**WHAT TO DO**:
Everything from the first line of the material to the line containing "- Disney Village", inclusive, must be given again exactly; no pictures, and nothing past that line.

===

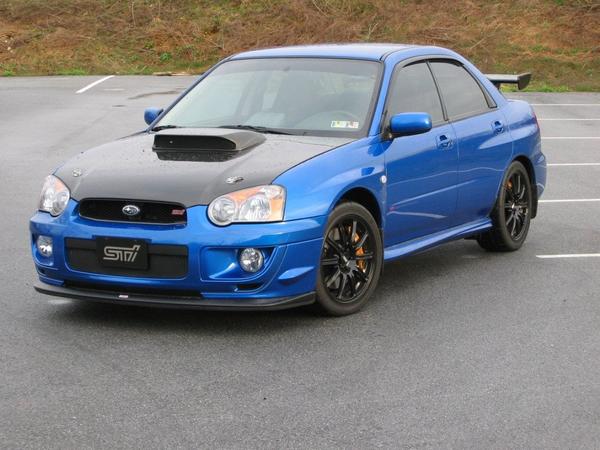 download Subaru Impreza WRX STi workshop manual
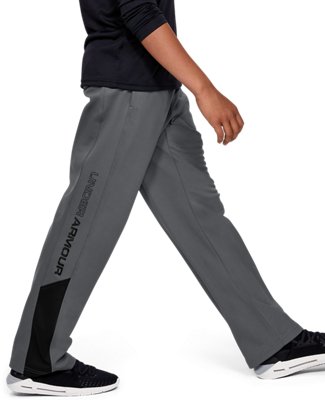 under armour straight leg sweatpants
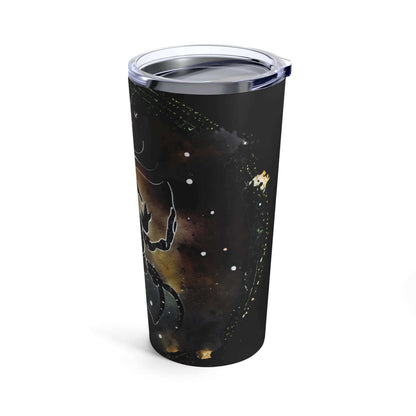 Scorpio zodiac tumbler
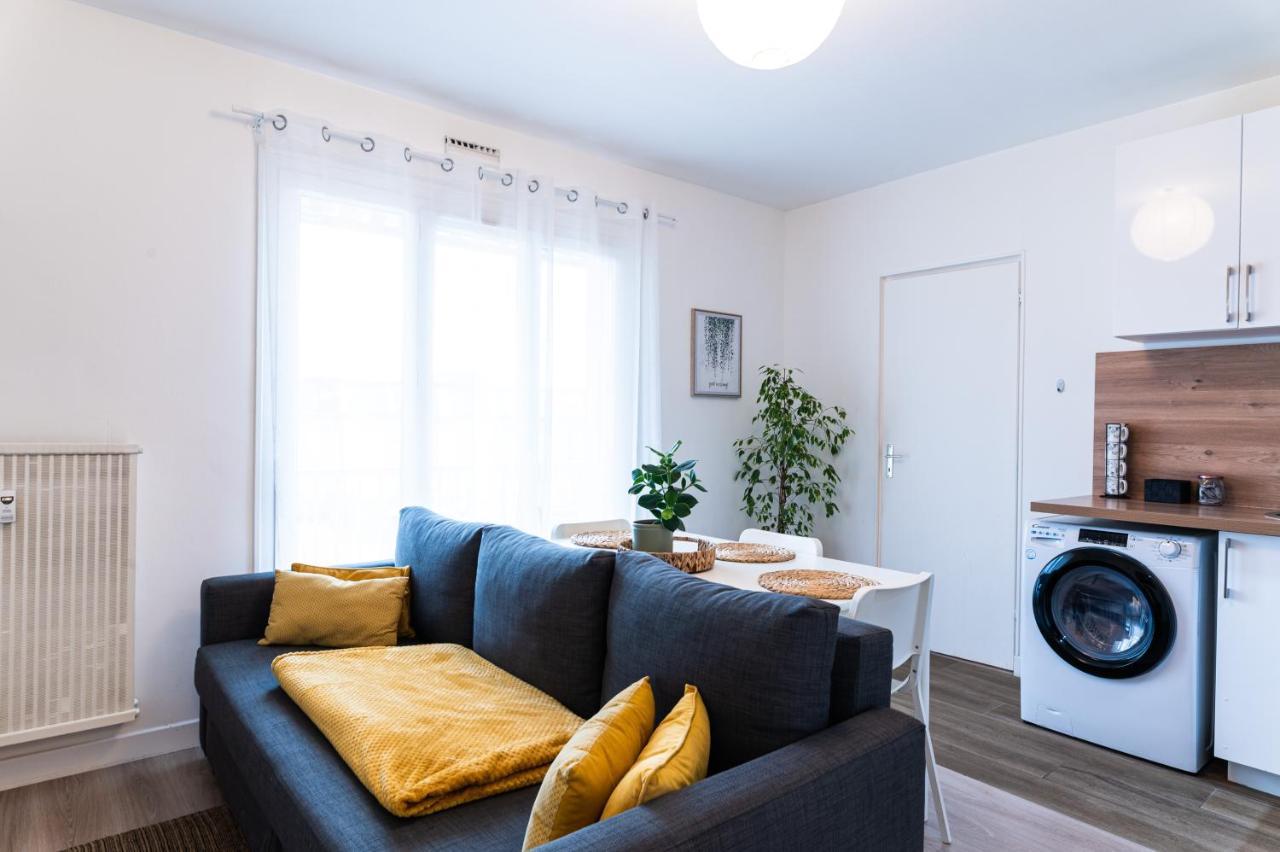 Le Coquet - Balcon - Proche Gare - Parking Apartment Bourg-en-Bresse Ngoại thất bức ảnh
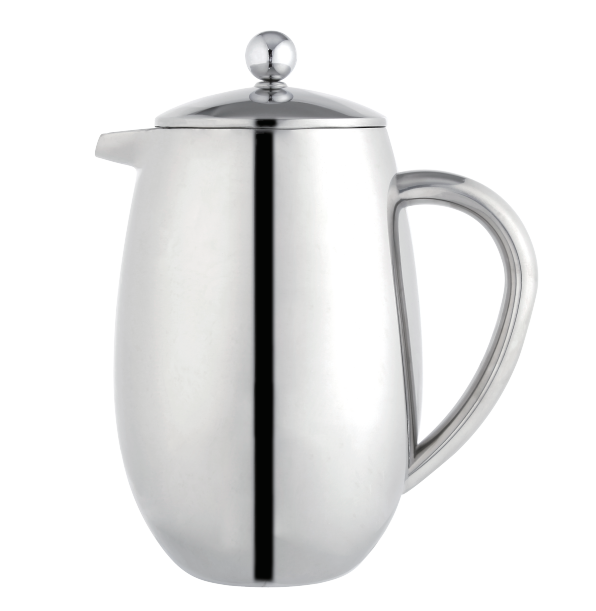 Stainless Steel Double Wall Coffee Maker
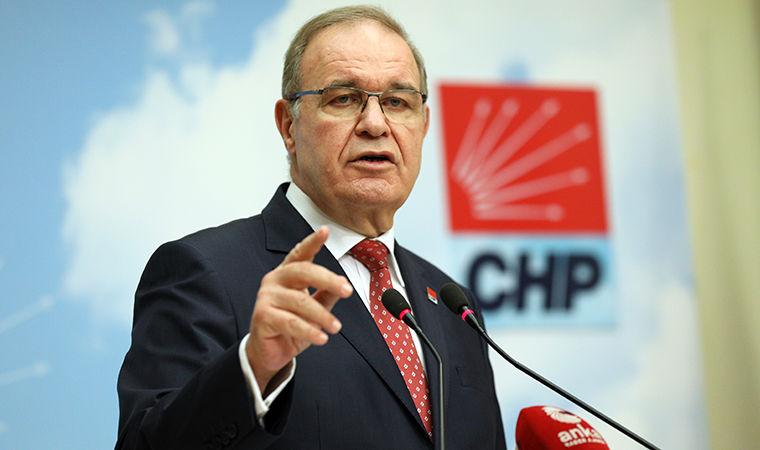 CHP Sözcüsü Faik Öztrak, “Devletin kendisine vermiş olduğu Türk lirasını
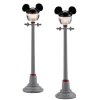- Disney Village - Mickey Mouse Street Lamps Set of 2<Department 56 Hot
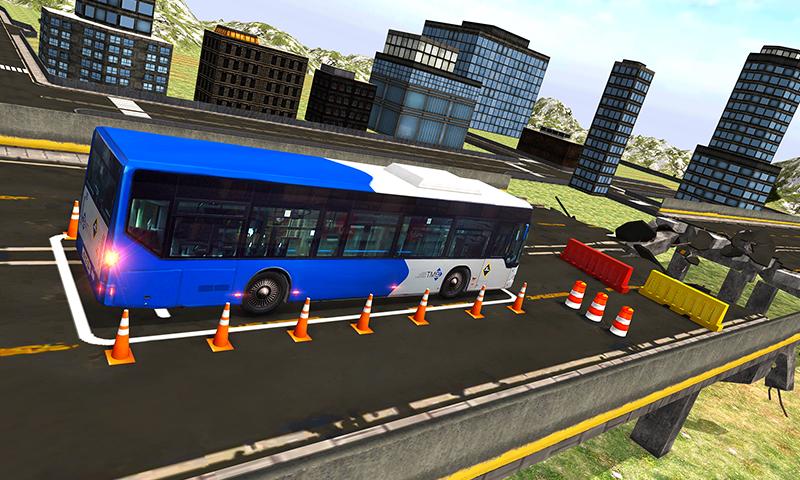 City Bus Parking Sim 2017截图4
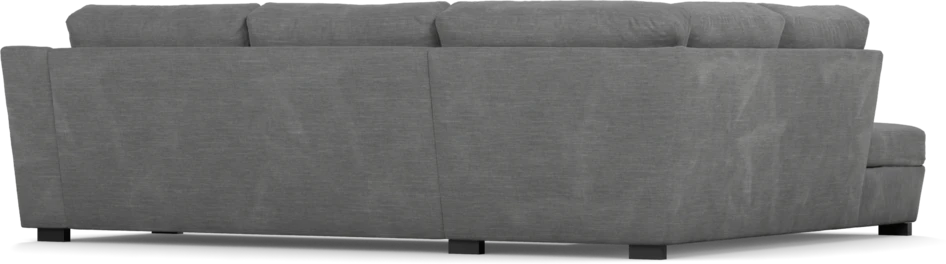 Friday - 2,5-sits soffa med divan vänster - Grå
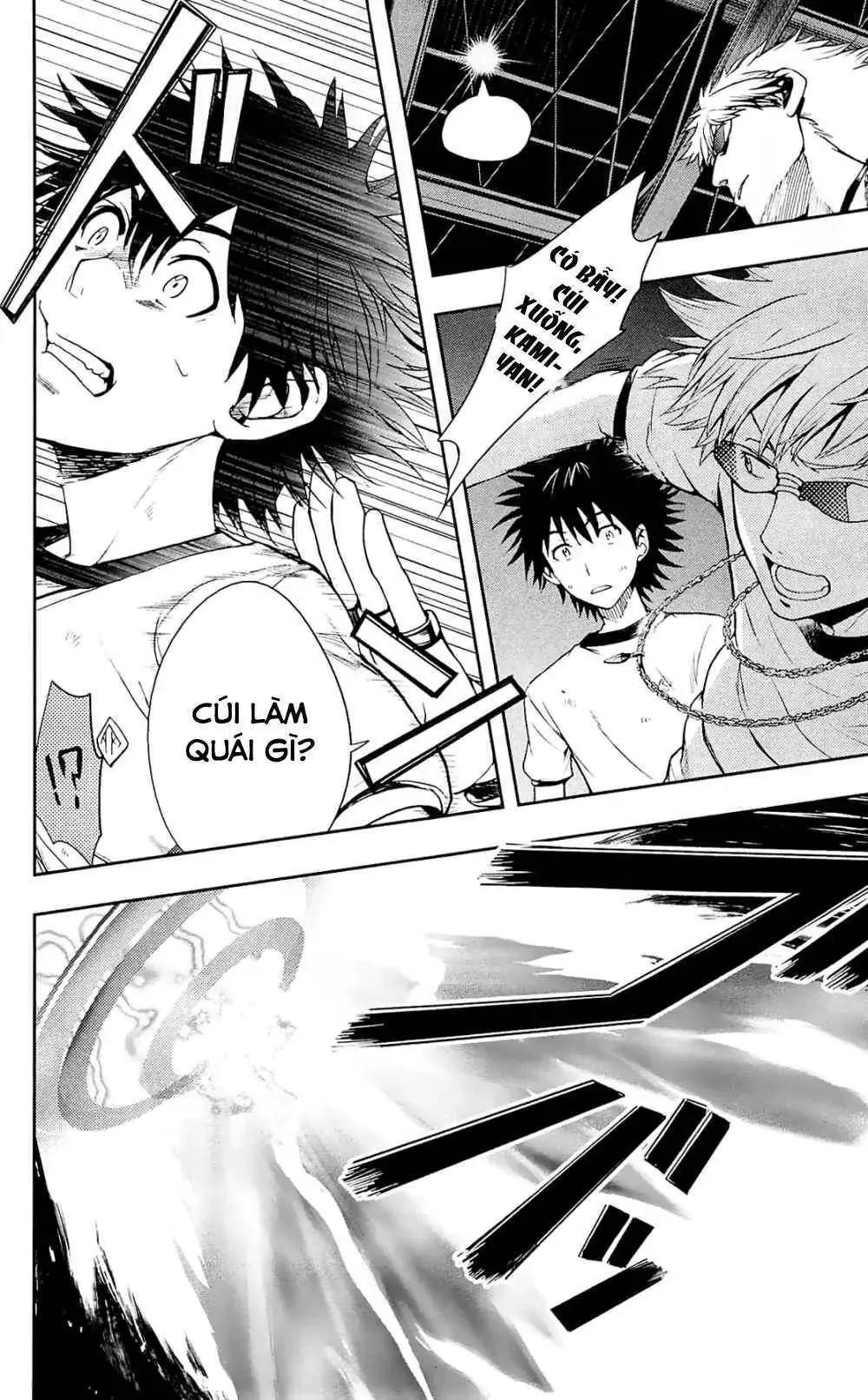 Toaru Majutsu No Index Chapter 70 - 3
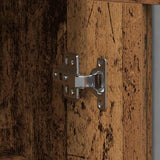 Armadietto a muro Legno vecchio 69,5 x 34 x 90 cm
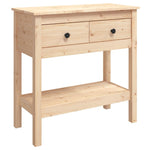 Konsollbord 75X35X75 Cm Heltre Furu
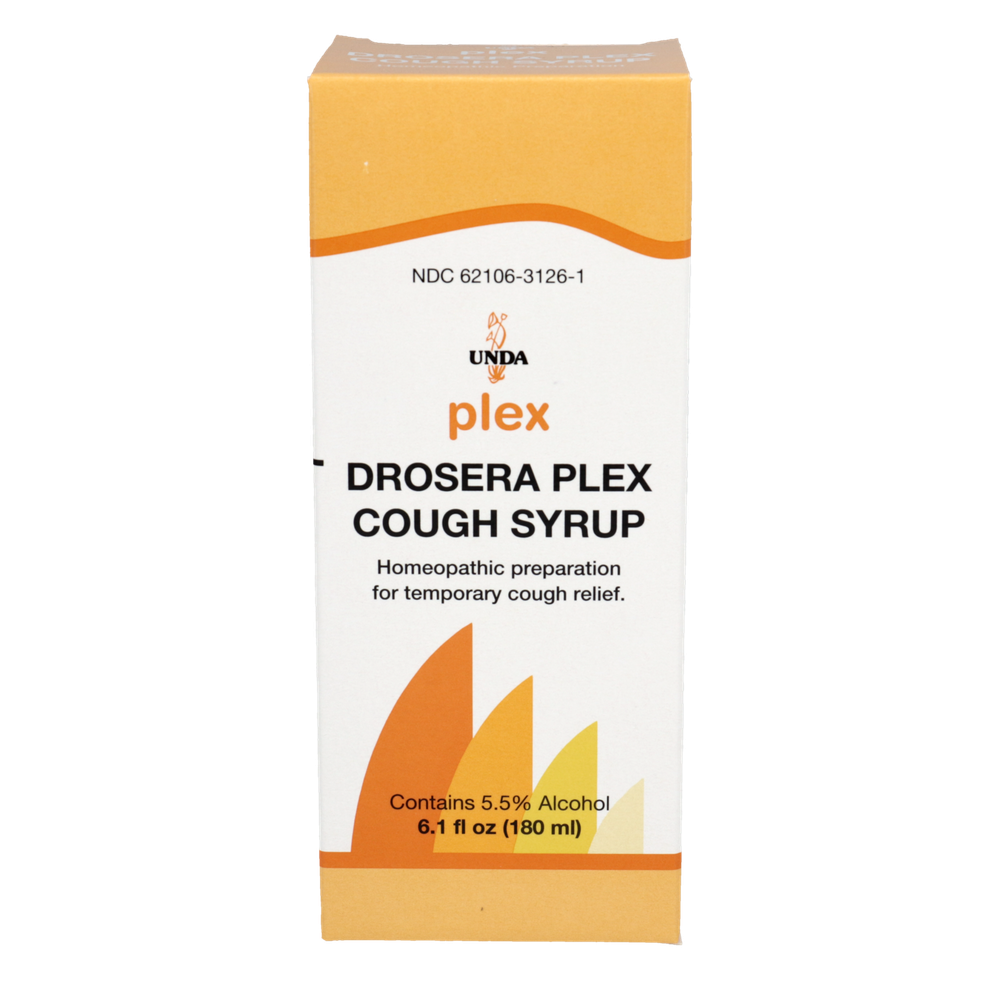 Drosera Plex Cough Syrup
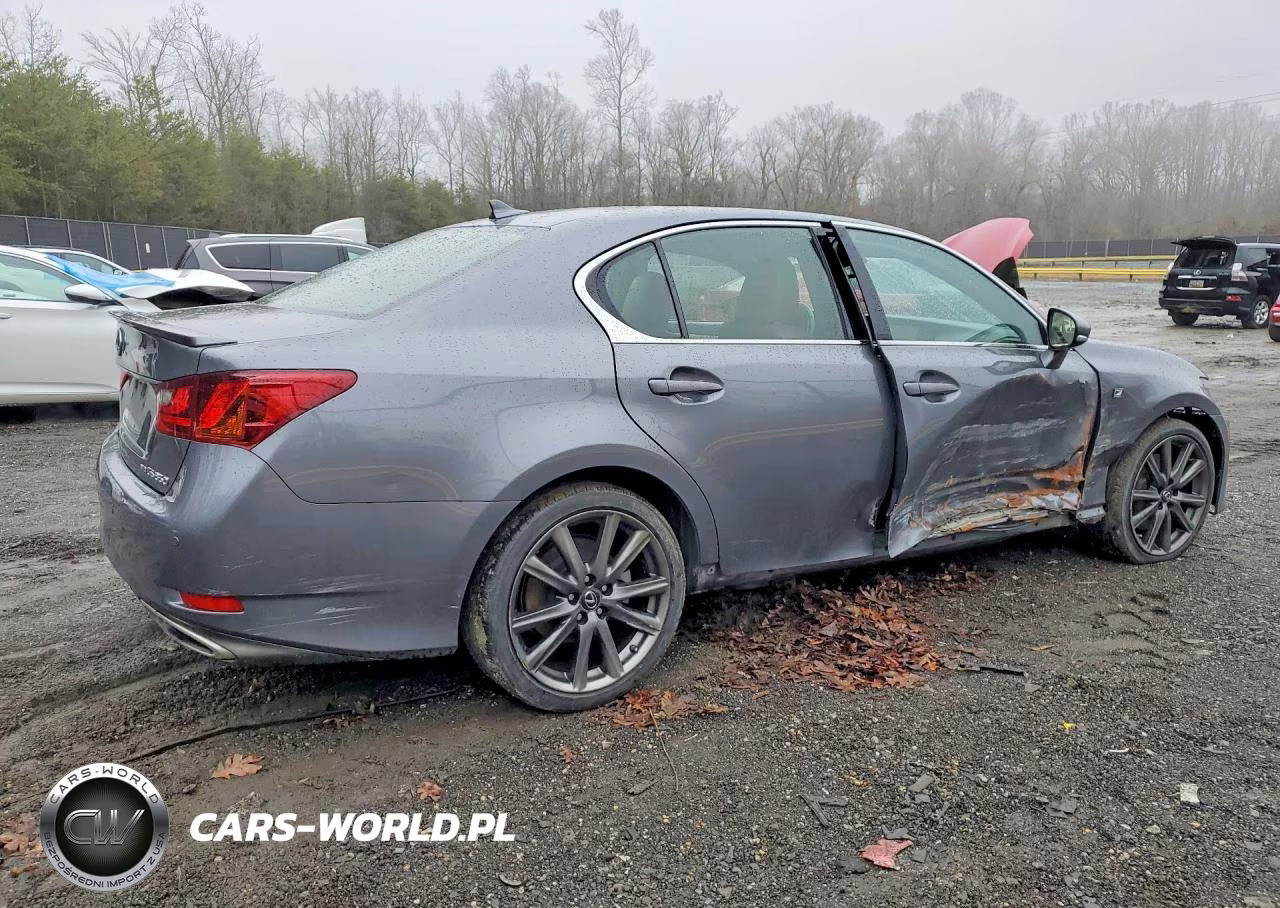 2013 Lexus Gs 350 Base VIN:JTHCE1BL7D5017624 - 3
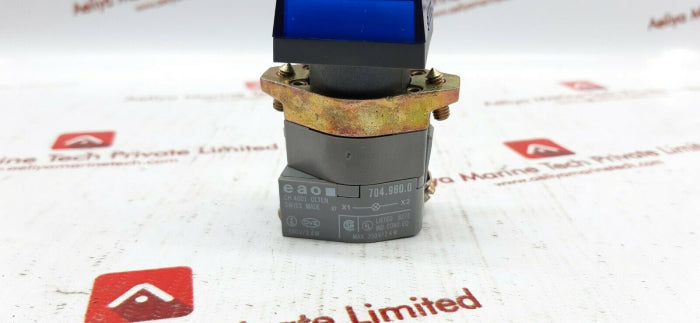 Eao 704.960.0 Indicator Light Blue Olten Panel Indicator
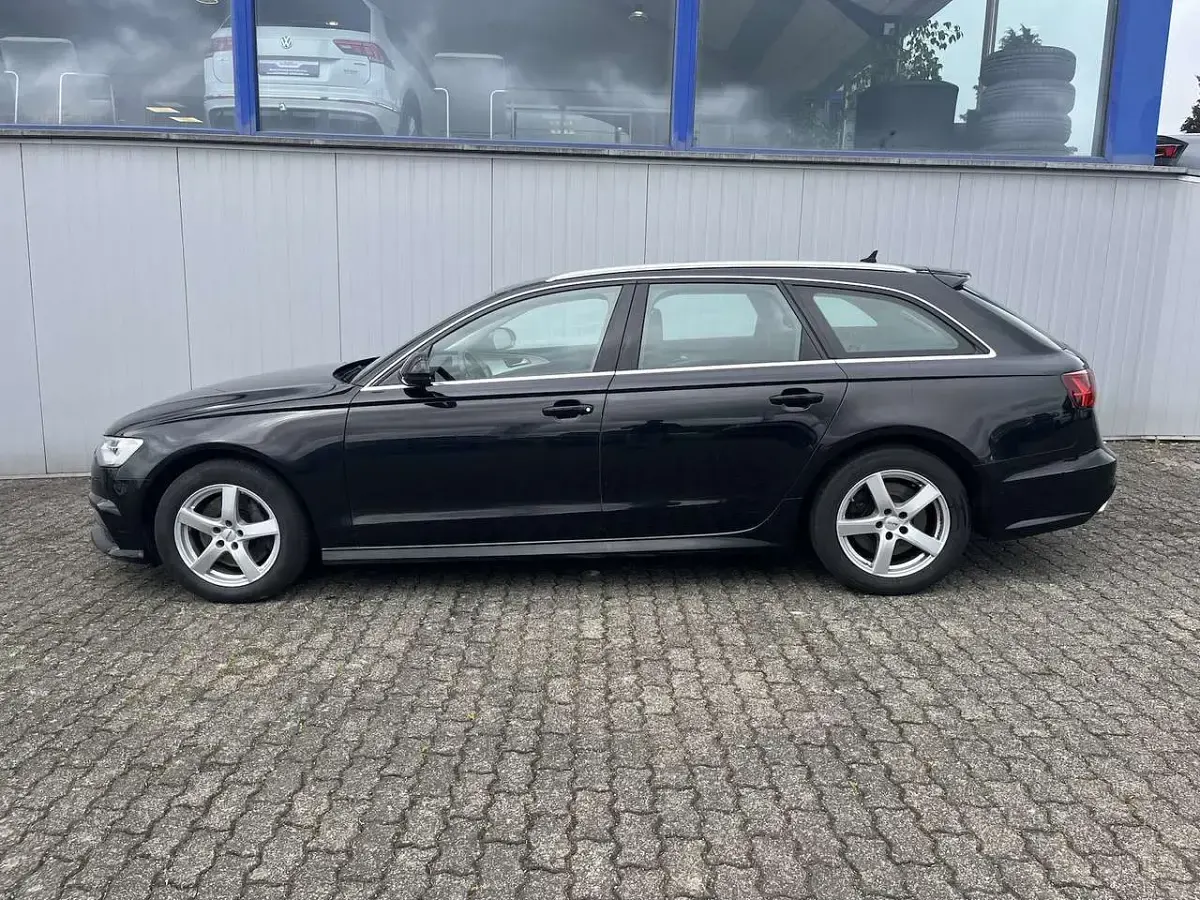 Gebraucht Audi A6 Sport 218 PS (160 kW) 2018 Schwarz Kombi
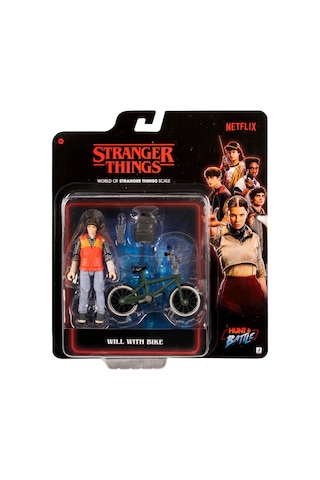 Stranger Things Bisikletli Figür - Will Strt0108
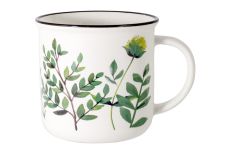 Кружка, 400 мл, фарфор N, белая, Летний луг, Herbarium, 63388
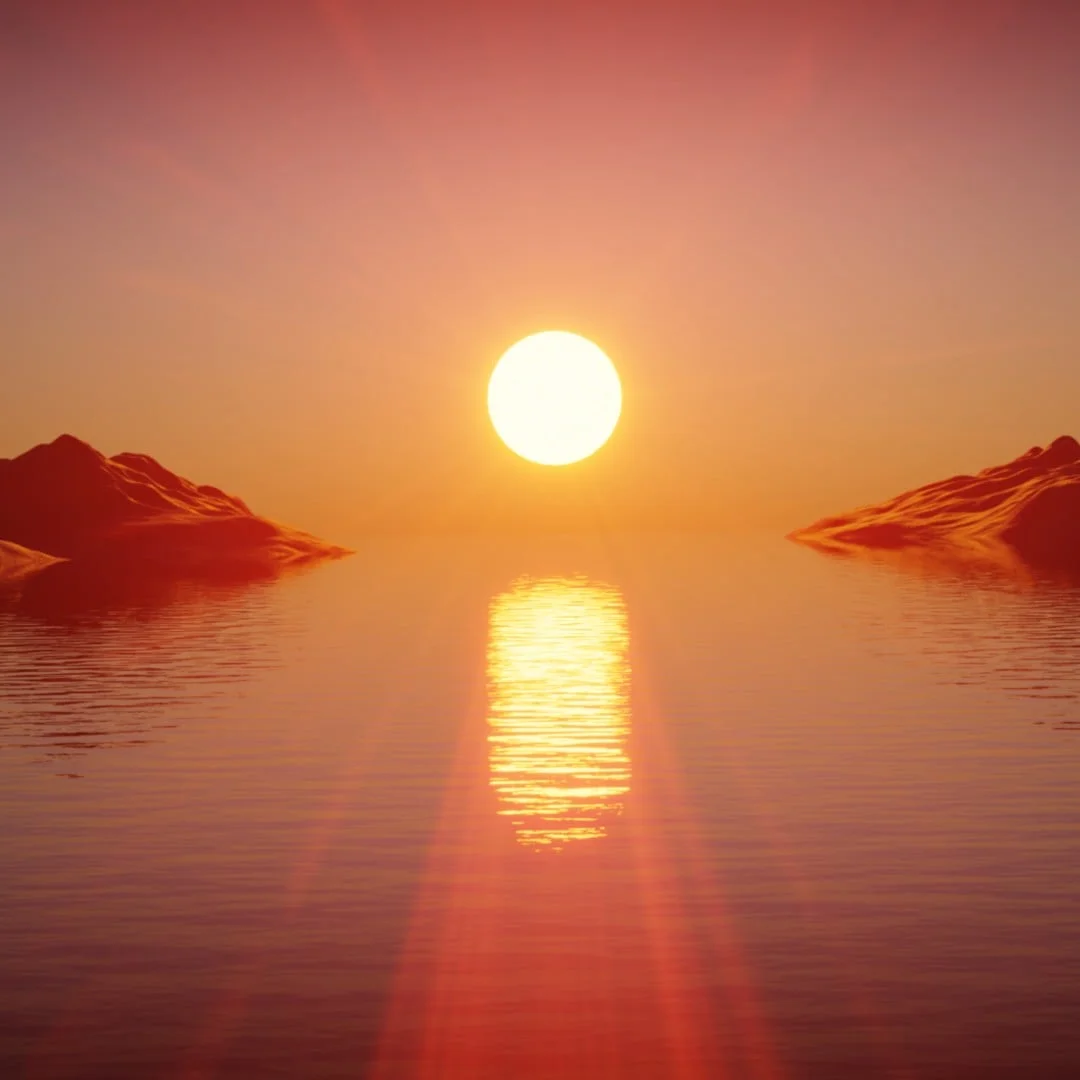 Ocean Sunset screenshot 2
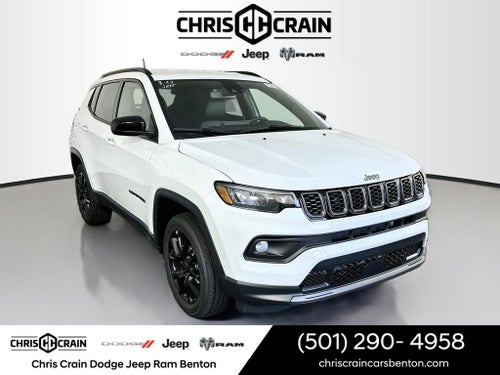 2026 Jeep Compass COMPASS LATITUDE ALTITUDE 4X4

===

**TASK RESPONSE**:
 download Subaru Impreza WRX STi workshop manual
 under armour straight leg sweatpants
 Scorpio zodiac tumbler
 Le Coquet - Balcon - Proche Gare - Parking Apartment Bourg-en-Bresse Ngoại thất bức ảnh
 Stainless Steel Double Wall Coffee Maker
 CHP Sözcüsü Faik Öztrak, “Devletin kendisine vermiş olduğu Türk lirasını
- Disney Village - Mickey Mouse Street Lamps Set of 2<Department 56 Hot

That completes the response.